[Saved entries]
------------------------------------

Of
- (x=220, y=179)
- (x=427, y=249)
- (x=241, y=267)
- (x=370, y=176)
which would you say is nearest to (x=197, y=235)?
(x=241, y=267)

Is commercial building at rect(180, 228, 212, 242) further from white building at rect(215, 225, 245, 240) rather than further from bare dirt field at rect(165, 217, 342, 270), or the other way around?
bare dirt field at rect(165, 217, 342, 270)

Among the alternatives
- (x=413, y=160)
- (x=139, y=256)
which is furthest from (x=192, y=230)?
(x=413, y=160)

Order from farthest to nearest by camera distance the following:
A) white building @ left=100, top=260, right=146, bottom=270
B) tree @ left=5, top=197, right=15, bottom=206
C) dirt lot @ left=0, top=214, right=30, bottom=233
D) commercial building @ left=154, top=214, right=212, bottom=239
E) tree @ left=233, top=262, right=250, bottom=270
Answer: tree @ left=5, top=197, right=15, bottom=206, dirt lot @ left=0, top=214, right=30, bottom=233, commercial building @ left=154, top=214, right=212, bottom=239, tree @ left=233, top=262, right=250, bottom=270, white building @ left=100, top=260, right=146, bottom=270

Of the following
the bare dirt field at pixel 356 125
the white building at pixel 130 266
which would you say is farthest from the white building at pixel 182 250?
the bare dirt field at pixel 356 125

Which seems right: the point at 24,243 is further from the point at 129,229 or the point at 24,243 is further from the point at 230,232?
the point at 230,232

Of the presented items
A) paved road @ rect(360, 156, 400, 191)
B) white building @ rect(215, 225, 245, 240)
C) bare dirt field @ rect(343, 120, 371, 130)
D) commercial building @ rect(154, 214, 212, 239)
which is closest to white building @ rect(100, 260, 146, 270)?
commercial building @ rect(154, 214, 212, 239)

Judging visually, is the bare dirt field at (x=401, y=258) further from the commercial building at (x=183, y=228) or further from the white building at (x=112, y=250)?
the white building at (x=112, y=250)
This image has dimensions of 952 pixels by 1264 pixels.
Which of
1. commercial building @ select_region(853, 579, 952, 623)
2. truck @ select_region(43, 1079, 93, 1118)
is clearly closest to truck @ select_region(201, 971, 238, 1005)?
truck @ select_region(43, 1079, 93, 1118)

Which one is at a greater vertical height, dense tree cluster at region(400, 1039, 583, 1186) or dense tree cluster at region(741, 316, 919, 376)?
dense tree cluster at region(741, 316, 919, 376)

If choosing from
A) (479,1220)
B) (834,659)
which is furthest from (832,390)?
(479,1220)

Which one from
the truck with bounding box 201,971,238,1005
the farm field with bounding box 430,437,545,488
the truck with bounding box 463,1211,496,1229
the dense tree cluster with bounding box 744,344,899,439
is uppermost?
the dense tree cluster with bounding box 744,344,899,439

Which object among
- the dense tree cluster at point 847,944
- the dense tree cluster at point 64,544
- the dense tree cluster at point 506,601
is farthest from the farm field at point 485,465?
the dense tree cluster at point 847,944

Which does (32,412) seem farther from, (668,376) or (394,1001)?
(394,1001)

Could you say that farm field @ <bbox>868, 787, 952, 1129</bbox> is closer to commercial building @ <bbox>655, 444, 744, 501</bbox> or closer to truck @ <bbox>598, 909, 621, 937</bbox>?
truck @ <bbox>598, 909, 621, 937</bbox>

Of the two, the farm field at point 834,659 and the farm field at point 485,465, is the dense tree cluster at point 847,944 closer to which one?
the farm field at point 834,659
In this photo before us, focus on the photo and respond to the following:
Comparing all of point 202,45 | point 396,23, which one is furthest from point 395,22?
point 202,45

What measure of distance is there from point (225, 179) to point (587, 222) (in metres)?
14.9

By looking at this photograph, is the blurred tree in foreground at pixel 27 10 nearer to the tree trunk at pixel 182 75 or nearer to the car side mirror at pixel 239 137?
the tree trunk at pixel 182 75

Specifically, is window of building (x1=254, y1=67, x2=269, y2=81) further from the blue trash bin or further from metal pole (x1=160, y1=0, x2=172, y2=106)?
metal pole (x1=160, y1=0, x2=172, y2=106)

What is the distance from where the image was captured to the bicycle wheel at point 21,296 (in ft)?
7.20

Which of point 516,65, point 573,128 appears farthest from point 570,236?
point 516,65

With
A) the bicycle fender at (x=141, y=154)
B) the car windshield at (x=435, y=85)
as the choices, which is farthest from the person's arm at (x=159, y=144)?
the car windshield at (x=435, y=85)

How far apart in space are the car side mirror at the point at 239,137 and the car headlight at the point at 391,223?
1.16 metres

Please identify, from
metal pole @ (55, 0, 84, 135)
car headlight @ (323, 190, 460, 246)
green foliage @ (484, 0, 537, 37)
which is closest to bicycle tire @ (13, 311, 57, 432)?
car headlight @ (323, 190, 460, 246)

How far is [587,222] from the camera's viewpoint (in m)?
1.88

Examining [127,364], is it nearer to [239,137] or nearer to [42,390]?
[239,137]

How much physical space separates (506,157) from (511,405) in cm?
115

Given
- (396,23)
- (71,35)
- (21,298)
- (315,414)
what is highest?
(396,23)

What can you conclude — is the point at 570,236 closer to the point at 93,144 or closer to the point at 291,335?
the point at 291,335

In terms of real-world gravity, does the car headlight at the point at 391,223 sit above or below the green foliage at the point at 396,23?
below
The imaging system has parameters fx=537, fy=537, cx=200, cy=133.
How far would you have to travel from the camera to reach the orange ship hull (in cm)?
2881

------------------------------------

WHAT TO WORK ON
Extract all of the data shown above without alteration.

COMPLETE ANSWER
Of
- (x=220, y=179)
- (x=427, y=249)
- (x=241, y=267)
- (x=370, y=176)
which would you say is nearest to (x=197, y=235)?
(x=241, y=267)

Is commercial building at rect(180, 228, 212, 242) further from white building at rect(215, 225, 245, 240) rather than further from bare dirt field at rect(165, 217, 342, 270), or the other way around?
bare dirt field at rect(165, 217, 342, 270)

Among the alternatives
- (x=413, y=160)
- (x=139, y=256)
which is furthest from (x=192, y=230)?
(x=413, y=160)

Order from farthest to nearest by camera distance the following:
A) white building @ left=100, top=260, right=146, bottom=270
B) tree @ left=5, top=197, right=15, bottom=206
C) dirt lot @ left=0, top=214, right=30, bottom=233
D) commercial building @ left=154, top=214, right=212, bottom=239
E) tree @ left=233, top=262, right=250, bottom=270
Answer: tree @ left=5, top=197, right=15, bottom=206, dirt lot @ left=0, top=214, right=30, bottom=233, commercial building @ left=154, top=214, right=212, bottom=239, tree @ left=233, top=262, right=250, bottom=270, white building @ left=100, top=260, right=146, bottom=270

Of the following
the bare dirt field at pixel 356 125
the white building at pixel 130 266
which would you say is farthest from the white building at pixel 182 250?
the bare dirt field at pixel 356 125

Which seems right: the point at 24,243 is further from the point at 129,229 or the point at 24,243 is further from the point at 230,232?
the point at 230,232

Of the presented items
A) paved road @ rect(360, 156, 400, 191)
B) white building @ rect(215, 225, 245, 240)
C) bare dirt field @ rect(343, 120, 371, 130)
D) commercial building @ rect(154, 214, 212, 239)
which is closest to white building @ rect(100, 260, 146, 270)?
commercial building @ rect(154, 214, 212, 239)

Judging visually, is the bare dirt field at (x=401, y=258) further from the commercial building at (x=183, y=228) or further from the white building at (x=112, y=250)?
the white building at (x=112, y=250)
This image has dimensions of 952 pixels by 1264 pixels.
Which of
1. commercial building @ select_region(853, 579, 952, 623)
2. truck @ select_region(43, 1079, 93, 1118)
is clearly closest to truck @ select_region(201, 971, 238, 1005)?
truck @ select_region(43, 1079, 93, 1118)

Which one is at a greater vertical height, dense tree cluster at region(400, 1039, 583, 1186) or dense tree cluster at region(741, 316, 919, 376)?
dense tree cluster at region(741, 316, 919, 376)

If choosing from
A) (479,1220)
B) (834,659)
which is furthest from (832,390)?
(479,1220)

Which one from
the truck with bounding box 201,971,238,1005
the farm field with bounding box 430,437,545,488
the truck with bounding box 463,1211,496,1229
the dense tree cluster with bounding box 744,344,899,439
is uppermost?
the dense tree cluster with bounding box 744,344,899,439

Which object among
- the dense tree cluster at point 847,944
- the dense tree cluster at point 64,544
- the dense tree cluster at point 506,601
is farthest from the farm field at point 485,465?
the dense tree cluster at point 847,944

Which does (32,412) seem farther from, (668,376) or (394,1001)?
(394,1001)

Could you say that farm field @ <bbox>868, 787, 952, 1129</bbox> is closer to commercial building @ <bbox>655, 444, 744, 501</bbox> or closer to truck @ <bbox>598, 909, 621, 937</bbox>?
truck @ <bbox>598, 909, 621, 937</bbox>

Of the two, the farm field at point 834,659 and the farm field at point 485,465, is the dense tree cluster at point 847,944 closer to which one?
the farm field at point 834,659
In this photo before us, focus on the photo and respond to the following:
Comparing all of point 202,45 | point 396,23, which one is furthest from point 395,22?
point 202,45

What measure of distance is there from point (225, 179) to point (587, 222) (in metres)?
14.9

By looking at this photograph, is the blurred tree in foreground at pixel 27 10 nearer to the tree trunk at pixel 182 75 or nearer to the car side mirror at pixel 239 137?
the tree trunk at pixel 182 75

Specifically, is window of building (x1=254, y1=67, x2=269, y2=81) further from the blue trash bin or further from metal pole (x1=160, y1=0, x2=172, y2=106)?
metal pole (x1=160, y1=0, x2=172, y2=106)

What is the distance from where the image was captured to the bicycle wheel at point 21,296 (in ft)?
7.20

Which of point 516,65, point 573,128 appears farthest from point 570,236?
point 516,65

With
A) the bicycle fender at (x=141, y=154)
B) the car windshield at (x=435, y=85)
as the choices, which is farthest from the person's arm at (x=159, y=144)?
the car windshield at (x=435, y=85)

How far apart in space are the car side mirror at the point at 239,137 and the car headlight at the point at 391,223?
1.16 metres

Please identify, from
metal pole @ (55, 0, 84, 135)
car headlight @ (323, 190, 460, 246)
green foliage @ (484, 0, 537, 37)
which is closest to bicycle tire @ (13, 311, 57, 432)?
car headlight @ (323, 190, 460, 246)

How far is [587,222] from the camera's viewpoint (in m)?
1.88

Examining [127,364], is it nearer to [239,137] or nearer to [42,390]?
[239,137]

How much physical space separates (506,157) from (511,405) in cm?
115

Given
- (396,23)
- (71,35)
- (21,298)
- (315,414)
what is highest?
(396,23)

What can you conclude — is the point at 570,236 closer to the point at 93,144 or closer to the point at 291,335?
the point at 291,335

In terms of real-world gravity, does the car headlight at the point at 391,223 sit above or below the green foliage at the point at 396,23?
below
The imaging system has parameters fx=537, fy=537, cx=200, cy=133.
How far would you have to travel from the camera to reach the orange ship hull (in cm)?
2881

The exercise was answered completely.